Birthrates were significantly higher when Pope Paul VI visited in 1965 and it is no surprise that there were more entries into the faith in that year than other papal visit years. Last year, about 870,000 new Catholics entered the Church in the United States. There were 160,376 fewer infant and child baptisms in 2014 than in 2008 when Pope Benedict XVI visited.
Of course not everyone who joins the Catholic Church remains Catholic throughout their life. We don’t have comparable survey data for 1967 but the GSS gives a view of how baptized Catholics have lived out their faith (the GSS was not fielded in 1979, 1995, or 1999. However, in each case a survey was conducted the year before and after. We’ve averaged these results to come up with estimates for those visit years).
The figure below, shows how the adult population of those raised Catholic, who self-identify as Catholic, who attend Mass at least once a month, and who are former Catholics has changed during visit years since 1979. All of the trends except Mass attendance are increasing (…weekly attendance, not shown below, has declined from 41% of adult Catholics in 1977 to 24% in 2014. In absolute numbers, given population growth, this means there were an estimated 16.8 million weekly attenders in 1979 and 15.1 in 2014). Perhaps the most disconcerting trend is the increasing numbers of former Catholics who were raised in the faith but who have since left. This population is now nearly as numerous as adult Catholics who attend Mass at least once a month.
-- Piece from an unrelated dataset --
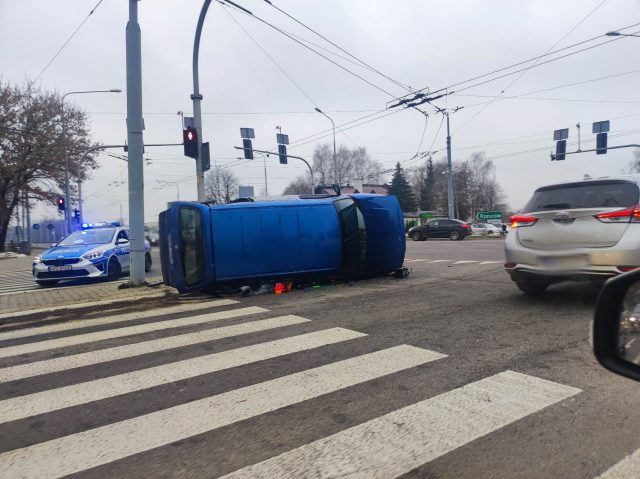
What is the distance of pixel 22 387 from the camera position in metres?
3.83

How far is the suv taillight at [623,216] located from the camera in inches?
207

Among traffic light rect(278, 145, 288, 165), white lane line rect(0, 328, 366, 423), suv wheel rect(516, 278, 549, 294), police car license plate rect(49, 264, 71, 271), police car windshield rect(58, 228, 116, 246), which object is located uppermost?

The precipitating reason for Pope Francis’ visit is to attend the World Meeting of Families, but no sacrament is in a steeper decline in the U.S. than marriage. In 1965, there were 355,182 marriages celebrated in the Catholic Church. By comparison, in 2014, only 148,134 were celebrated in the U.S. This represents a decline of 58%. Catholics are more often choosing civil ceremonies at country clubs, the beach, or other sites. The practice of marriage as a sacrament is becoming less common. Yet, something else has changed as well. In 1965, about seven in ten adult Catholics were married and only about one in five had never married. In 2014, just more than half are married and more than a quarter have never married. The percentage of those who are divorced has increased from 4% to 12%. Marriage, in general, is becoming more rare.
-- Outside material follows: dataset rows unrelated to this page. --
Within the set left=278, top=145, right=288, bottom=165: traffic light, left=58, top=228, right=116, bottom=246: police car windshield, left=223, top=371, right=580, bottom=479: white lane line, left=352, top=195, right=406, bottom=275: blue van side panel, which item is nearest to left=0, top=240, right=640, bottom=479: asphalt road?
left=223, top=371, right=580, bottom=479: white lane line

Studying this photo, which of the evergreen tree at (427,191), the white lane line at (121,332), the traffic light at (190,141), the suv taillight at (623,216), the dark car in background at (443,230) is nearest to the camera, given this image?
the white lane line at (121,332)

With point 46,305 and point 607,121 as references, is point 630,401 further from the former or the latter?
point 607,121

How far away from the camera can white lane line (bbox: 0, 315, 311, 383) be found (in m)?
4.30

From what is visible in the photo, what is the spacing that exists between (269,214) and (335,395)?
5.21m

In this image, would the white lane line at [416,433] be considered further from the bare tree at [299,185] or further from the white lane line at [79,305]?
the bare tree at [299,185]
Among U.S. Catholic parents with minor children, 79% are married. Thirteen percent are unmarried and living with a partner. Eight percent are either divorced, separated or widowed.
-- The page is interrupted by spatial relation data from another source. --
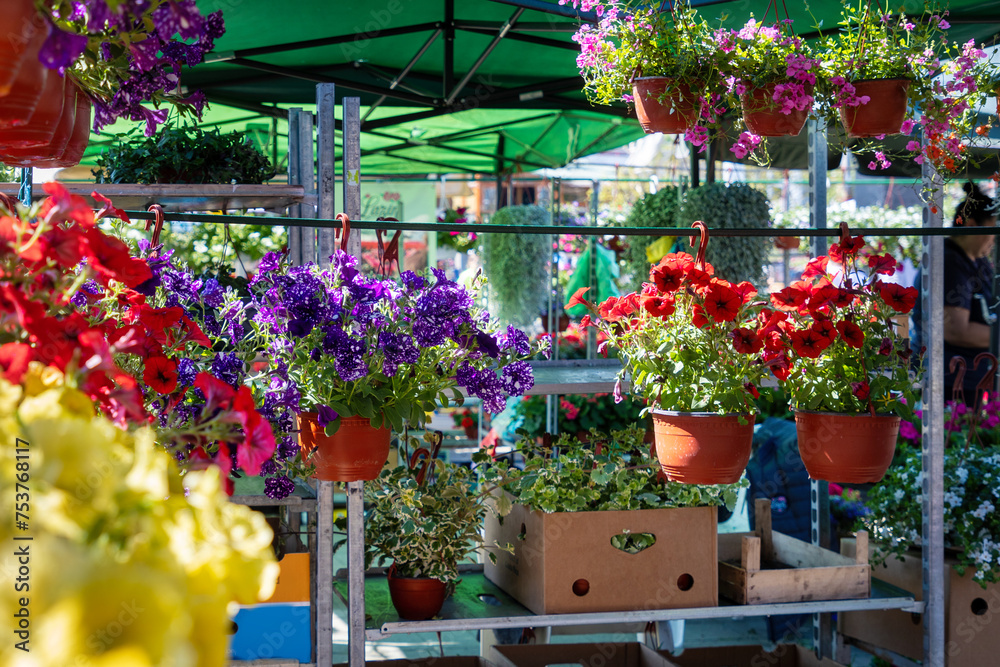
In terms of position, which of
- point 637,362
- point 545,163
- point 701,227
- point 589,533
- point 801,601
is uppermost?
point 545,163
CARA survey research indicates that only about 15% of divorced Catholics in the U.S. seek an annulment. As the number of marriages have declined so too has the number of annulments sought. About eight in ten of the U.S. Catholics who introduce an annulment case receive a decree of nullity (some do not and others do not complete the process).
The Catholic Church in the United States that Pope Francis visits in September is quite different from the one his predecessors visited. There are new challenges and opportunities here. The number of new diocesan priestly ordinations has increased slightly since Pope Francis was elected (515 in 2014). There has also been an increase in adults entering the faith in the past couple of years (109,891 in 2014). Yet many young Catholics drift away from the faith to become unaffiliated and marriage in the Church is in steady decline. The Church is institutionally underdeveloped where the Catholic population is growing most rapidly and it is overbuilt in areas of decline.